*** Opening of DOCUMENT EXCERPT ***
Strains for in vitro kinase assays were constructed as follows. The wild type allele of Hog1 was cloned into p426TEG1 (PTEF1-GST, URA31, 2µ) to yield pRS426 GST-Hog1 (pEN133)54. Catalytically inactive GST-Pbs2 K/M (Lys389 to Met55) (pGY75), was cloned into pGEX46P1 by EcoRI-XhoI. GST-Pbs2 K/MS248A (PBS2 with Ser248 to Ala mutation) (pGY77) were generated by site directed mutagenesis and verified by sanger sequencing. As a control, GST-Sic1 was also purified from E. coli as previously described56. Plasmids were incorporated into a pbs2Δ strain (yHS206) via homologous recombination.
For strains used in western blot experiments, Pbs2 mutations were introduced with a pop-in pop-out approach from the original YMN455 (HOG1-6HA::HIS PBS2::URA), the different Pbs2 alleles were PCR amplified from (pGY86,87, 88 for WT, Pbs2S248A and Pbs2S248E, respectively). Transformants were selected by FOA counterselection. Point mutations for YMN457 (Pbs2S248E), YMN459 (Pbs2S248A) and YMN460 (Pbs2WT) were verified by Sanger sequencing.
Strains used for Pbs2 interaction experiments were derived from YMN455, 457, 459 and 460 by PCR mediate integration of KAN resistance cassette to the HOG1 locus. The resulting strains are YMN551 (BY4741 PBS2::URA HOG1::KAN), YMN552 (BY4741 HOG1::KAN Pbs2S248E), YMN552 (BY4741 HOG1::KAN Pbs2S248A), and YMN553 (BY4741 HOG1::KAN Pbs2WT).
Live cell imaging
For live cell imaging experiments, yeast cells were grown in Synthetic Defined (SD) media with 2% glucose. Exponentially-growing cells were transferred to a microfluidic device (Y04C, Merck Millipore) or 96 well plate and live cell imaging was carried out at 30 °C using a fully-automated inverted epi-fluorescence microscope (Ti-Eclipse, Nikon) in an incubation chamber. Osmotic stress was induced with the pressure controller (ONIX, Merck Millipore) or by manual pipetting by exchanging the medium with media containing NaCl at the specified concentrations. Images were taken with a high numerical aperture oil immersion objective lens (CFI Plan Apo 60X, Nikon; N.A. = 1.4), and controlled using micro-manager. Each frame was imaged with relevant fluorescent set-up (CFP, YFP, mCherry and Cy5 fluorescent filters with LED illumination). Cell segmentation, tracking and feature extraction were done using the MATLAB-based YeastQuant software57, using Alexa 680 fluorescent dye for cell segmentation57. The CFP channel was used to define cytosolic and nuclear regions based on Hta2-CFP images, by defining a certain intensity threshold. Individual cells during time-lapse imaging were followed by tracking the nucleus. The cytosol and nucleus of individual cells was segmented and various properties including cell area and average intensity of fluorescent signals in the segmented objects were quantified.
*** Close of DOCUMENT EXCERPT ***
* EXERCISE GOAL
From the methods excerpt on yeast strains and live cell imaging, extract the text between "Strains for in" and "via homologous recombination.", inclusive. The items that follow the text play no part in the work.
*** Opening of EXTRACTED DATA ***
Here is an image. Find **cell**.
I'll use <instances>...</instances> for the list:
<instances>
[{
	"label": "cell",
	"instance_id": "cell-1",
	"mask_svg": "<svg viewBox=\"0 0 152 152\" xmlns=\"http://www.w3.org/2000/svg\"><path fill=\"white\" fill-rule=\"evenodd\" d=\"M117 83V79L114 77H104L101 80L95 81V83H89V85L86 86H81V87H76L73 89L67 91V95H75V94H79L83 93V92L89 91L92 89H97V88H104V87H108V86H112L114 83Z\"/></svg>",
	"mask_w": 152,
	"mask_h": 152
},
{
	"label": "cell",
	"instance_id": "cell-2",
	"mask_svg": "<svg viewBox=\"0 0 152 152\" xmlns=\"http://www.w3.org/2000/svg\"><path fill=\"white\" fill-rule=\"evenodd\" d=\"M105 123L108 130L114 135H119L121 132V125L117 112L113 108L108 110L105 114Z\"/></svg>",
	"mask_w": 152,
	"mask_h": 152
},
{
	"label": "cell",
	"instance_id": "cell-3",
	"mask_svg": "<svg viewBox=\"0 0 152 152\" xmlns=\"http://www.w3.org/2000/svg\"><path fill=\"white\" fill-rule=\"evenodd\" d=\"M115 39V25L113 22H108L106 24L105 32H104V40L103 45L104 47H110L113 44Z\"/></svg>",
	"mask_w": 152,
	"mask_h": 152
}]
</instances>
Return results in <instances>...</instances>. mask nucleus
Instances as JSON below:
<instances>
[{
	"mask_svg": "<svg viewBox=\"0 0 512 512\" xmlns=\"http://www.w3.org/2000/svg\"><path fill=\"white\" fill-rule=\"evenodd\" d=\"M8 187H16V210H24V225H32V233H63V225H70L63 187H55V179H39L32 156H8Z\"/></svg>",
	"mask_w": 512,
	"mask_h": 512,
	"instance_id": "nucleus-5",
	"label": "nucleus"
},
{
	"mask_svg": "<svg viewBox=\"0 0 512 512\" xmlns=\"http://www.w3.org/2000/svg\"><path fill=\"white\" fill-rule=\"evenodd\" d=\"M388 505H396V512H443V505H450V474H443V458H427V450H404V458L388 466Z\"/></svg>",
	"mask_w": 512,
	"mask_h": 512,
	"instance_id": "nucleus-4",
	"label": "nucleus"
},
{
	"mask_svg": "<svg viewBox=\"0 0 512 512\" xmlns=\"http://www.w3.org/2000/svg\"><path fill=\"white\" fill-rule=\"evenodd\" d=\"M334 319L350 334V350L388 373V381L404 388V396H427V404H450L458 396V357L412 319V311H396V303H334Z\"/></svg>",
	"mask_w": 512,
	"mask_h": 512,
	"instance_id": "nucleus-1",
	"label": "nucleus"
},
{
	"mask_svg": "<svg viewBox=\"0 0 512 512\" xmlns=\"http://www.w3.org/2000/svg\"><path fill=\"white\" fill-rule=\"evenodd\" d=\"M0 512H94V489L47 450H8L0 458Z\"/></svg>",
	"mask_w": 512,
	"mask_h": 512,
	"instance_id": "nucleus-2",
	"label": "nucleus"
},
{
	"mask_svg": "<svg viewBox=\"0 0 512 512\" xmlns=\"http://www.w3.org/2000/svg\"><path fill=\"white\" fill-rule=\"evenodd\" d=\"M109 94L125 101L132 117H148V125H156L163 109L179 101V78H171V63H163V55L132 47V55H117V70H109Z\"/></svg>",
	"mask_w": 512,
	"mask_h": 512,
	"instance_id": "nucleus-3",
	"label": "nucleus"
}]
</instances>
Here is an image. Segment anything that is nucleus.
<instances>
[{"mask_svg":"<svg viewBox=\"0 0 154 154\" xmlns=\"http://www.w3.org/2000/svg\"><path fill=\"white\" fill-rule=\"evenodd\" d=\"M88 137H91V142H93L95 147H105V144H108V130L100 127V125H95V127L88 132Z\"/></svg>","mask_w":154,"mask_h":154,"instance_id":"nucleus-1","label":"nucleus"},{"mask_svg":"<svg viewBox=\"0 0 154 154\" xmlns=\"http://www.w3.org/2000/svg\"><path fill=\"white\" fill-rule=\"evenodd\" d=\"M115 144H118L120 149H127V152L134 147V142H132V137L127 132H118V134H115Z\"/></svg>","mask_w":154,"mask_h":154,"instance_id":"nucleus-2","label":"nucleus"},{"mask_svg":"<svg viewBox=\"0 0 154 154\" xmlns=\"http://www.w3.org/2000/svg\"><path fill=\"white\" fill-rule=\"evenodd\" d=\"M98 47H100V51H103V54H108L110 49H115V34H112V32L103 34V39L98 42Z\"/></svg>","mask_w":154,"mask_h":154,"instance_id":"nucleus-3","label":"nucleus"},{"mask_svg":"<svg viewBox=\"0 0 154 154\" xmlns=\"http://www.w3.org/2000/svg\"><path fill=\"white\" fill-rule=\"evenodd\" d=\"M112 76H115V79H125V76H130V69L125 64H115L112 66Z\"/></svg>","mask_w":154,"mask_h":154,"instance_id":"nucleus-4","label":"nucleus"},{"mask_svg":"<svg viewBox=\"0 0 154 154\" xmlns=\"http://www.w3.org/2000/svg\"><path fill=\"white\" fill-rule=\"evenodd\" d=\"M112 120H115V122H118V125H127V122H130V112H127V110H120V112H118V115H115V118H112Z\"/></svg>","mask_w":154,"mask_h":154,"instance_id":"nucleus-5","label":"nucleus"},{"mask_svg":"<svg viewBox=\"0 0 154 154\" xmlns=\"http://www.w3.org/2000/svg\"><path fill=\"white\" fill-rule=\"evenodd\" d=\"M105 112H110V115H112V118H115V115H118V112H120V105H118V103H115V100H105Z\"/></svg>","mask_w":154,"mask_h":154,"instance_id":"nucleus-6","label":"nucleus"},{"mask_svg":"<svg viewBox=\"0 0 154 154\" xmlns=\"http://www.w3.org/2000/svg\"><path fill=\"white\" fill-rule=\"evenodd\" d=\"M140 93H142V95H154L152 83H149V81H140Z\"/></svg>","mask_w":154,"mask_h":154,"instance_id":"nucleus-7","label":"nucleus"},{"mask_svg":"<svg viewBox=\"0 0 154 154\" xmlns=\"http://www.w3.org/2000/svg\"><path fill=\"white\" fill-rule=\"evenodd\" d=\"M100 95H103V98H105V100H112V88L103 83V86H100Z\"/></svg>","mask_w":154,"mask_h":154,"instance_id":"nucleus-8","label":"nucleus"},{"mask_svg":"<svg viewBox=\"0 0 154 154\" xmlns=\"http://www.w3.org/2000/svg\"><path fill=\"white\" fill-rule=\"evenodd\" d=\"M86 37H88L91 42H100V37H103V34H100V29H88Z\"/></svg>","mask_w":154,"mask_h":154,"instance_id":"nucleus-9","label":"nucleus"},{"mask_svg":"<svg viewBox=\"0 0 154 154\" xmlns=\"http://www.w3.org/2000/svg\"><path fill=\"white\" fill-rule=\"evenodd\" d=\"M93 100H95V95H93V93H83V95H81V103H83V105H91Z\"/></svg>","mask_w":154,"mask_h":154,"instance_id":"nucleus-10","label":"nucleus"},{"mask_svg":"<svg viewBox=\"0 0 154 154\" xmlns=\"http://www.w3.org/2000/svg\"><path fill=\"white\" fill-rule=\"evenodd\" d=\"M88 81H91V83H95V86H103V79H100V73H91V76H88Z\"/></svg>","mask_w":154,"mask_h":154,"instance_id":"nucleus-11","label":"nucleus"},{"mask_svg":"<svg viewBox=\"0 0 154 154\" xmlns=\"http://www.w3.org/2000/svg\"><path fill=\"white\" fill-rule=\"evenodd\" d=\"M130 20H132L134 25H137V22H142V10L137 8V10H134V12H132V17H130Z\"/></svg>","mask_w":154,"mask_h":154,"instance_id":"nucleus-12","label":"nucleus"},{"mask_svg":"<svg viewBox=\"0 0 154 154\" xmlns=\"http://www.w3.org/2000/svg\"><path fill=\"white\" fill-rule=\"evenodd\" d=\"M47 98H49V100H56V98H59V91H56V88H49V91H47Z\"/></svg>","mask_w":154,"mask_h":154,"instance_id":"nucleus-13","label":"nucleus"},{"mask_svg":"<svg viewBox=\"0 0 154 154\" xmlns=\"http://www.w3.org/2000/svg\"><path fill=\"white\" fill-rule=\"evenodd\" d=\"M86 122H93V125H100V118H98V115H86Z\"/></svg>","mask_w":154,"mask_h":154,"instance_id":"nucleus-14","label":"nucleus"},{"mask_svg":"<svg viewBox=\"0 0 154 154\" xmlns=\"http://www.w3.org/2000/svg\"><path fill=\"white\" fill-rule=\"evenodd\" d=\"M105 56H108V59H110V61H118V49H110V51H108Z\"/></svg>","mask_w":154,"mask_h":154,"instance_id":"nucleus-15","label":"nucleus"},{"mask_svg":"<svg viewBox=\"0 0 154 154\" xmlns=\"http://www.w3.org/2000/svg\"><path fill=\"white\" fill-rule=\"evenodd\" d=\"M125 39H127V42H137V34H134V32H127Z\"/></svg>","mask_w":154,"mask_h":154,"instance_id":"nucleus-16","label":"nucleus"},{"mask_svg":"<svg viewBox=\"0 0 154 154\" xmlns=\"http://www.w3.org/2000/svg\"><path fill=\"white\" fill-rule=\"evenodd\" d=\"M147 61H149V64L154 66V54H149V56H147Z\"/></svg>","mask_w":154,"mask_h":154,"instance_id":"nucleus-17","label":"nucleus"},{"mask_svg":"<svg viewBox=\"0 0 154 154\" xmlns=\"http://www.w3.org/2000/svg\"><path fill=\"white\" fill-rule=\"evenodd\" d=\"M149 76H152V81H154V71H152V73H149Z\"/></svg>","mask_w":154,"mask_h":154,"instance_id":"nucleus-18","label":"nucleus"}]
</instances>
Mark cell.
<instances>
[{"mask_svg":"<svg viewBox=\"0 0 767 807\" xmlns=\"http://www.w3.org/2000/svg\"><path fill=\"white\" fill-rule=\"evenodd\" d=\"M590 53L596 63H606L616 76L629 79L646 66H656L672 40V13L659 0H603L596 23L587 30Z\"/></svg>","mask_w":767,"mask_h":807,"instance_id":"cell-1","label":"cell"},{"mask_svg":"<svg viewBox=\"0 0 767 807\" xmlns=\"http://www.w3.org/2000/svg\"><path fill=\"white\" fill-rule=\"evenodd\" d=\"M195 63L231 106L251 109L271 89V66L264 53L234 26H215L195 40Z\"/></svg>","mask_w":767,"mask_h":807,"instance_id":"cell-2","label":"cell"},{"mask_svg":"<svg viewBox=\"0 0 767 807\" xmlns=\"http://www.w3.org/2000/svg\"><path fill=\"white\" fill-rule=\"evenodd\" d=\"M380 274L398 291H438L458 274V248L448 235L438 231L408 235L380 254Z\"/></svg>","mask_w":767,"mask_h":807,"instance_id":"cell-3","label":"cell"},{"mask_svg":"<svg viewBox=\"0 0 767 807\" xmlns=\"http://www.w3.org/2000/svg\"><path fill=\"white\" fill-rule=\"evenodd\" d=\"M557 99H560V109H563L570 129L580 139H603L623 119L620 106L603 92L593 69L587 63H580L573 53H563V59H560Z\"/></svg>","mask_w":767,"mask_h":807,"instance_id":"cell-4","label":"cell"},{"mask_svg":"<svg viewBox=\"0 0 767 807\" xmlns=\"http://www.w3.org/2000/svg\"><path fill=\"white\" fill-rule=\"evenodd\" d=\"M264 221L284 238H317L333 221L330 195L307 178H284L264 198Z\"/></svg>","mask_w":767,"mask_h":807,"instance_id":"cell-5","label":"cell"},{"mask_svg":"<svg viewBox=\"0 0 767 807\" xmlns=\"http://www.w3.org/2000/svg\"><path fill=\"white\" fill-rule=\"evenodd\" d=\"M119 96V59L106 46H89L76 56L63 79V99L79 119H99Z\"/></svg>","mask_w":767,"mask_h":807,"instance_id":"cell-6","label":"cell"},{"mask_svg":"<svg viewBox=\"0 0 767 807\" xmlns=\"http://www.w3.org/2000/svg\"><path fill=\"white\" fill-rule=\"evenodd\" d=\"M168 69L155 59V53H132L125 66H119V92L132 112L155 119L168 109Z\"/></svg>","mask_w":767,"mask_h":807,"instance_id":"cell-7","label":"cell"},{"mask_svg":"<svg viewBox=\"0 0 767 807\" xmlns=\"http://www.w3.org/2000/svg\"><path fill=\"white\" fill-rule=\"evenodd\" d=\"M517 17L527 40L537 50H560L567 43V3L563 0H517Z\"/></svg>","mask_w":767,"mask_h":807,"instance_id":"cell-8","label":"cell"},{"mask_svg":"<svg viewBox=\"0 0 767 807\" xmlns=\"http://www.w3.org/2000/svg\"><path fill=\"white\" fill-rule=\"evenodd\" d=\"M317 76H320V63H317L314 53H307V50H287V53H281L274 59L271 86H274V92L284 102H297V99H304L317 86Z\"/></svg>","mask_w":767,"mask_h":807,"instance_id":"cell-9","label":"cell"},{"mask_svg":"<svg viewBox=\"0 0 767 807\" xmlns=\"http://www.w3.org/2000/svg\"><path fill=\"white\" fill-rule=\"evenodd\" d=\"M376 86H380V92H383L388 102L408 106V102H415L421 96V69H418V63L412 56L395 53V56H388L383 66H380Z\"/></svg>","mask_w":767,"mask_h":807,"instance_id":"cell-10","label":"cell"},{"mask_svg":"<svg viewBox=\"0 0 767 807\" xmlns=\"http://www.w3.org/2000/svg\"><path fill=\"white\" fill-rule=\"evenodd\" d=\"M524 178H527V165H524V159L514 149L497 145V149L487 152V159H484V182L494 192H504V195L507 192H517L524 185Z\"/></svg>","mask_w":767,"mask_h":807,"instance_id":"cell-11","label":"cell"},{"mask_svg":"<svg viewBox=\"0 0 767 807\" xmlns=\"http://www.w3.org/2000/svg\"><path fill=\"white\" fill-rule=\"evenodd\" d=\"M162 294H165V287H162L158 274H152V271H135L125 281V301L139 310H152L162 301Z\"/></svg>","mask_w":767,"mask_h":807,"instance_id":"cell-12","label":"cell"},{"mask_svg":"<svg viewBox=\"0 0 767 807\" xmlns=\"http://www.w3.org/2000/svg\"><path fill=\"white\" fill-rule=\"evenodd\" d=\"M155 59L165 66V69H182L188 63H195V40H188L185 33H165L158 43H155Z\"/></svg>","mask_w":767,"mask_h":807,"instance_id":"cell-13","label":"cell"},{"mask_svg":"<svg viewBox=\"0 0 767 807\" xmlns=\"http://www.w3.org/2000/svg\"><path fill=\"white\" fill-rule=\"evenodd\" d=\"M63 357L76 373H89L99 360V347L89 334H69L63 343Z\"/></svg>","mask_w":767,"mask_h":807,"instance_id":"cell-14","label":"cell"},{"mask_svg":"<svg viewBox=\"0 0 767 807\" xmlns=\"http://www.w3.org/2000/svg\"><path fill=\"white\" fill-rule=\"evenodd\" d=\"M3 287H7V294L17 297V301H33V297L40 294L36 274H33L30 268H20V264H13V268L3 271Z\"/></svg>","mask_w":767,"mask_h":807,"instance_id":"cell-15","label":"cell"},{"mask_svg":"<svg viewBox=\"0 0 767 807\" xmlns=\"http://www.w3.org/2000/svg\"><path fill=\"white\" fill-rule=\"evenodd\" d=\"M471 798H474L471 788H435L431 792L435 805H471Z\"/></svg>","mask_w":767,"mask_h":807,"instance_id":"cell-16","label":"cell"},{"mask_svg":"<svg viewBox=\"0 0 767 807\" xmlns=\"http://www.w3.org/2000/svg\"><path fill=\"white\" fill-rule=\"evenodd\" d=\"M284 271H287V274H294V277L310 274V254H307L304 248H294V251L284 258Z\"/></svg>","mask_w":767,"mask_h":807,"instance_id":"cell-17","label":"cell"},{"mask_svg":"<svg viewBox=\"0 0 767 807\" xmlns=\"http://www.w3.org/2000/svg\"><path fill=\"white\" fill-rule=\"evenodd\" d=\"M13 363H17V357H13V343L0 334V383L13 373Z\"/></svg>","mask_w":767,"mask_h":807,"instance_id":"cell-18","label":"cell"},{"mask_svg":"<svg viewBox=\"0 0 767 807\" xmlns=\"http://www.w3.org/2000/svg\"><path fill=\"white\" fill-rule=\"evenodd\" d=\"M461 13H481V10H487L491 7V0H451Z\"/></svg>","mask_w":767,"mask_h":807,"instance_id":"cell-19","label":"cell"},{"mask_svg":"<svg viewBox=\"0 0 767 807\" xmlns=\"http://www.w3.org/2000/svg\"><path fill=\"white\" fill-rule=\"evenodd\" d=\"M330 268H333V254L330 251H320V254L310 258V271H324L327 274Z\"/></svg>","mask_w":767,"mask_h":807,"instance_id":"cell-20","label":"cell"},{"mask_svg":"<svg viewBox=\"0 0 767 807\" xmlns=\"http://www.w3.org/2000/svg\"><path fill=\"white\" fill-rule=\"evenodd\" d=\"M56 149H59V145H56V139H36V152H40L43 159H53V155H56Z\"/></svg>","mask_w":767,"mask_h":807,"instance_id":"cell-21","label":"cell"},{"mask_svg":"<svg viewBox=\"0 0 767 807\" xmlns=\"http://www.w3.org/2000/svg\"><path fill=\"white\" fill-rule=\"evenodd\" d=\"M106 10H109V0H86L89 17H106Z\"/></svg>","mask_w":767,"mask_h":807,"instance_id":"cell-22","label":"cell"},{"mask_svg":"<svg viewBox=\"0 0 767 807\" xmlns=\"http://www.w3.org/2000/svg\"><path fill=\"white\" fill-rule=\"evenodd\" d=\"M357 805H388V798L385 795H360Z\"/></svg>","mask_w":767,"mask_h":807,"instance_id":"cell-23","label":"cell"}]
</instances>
*** Close of EXTRACTED DATA ***
* SOLUTION TO THIS EXERCISE
Strains for in vitro kinase assays were constructed as follows. The wild type allele of Hog1 was cloned into p426TEG1 (PTEF1-GST, URA31, 2µ) to yield pRS426 GST-Hog1 (pEN133)54. Catalytically inactive GST-Pbs2 K/M (Lys389 to Met55) (pGY75), was cloned into pGEX46P1 by EcoRI-XhoI. GST-Pbs2 K/MS248A (PBS2 with Ser248 to Ala mutation) (pGY77) were generated by site directed mutagenesis and verified by sanger sequencing. As a control, GST-Sic1 was also purified from E. coli as previously described56. Plasmids were incorporated into a pbs2Δ strain (yHS206) via homologous recombination.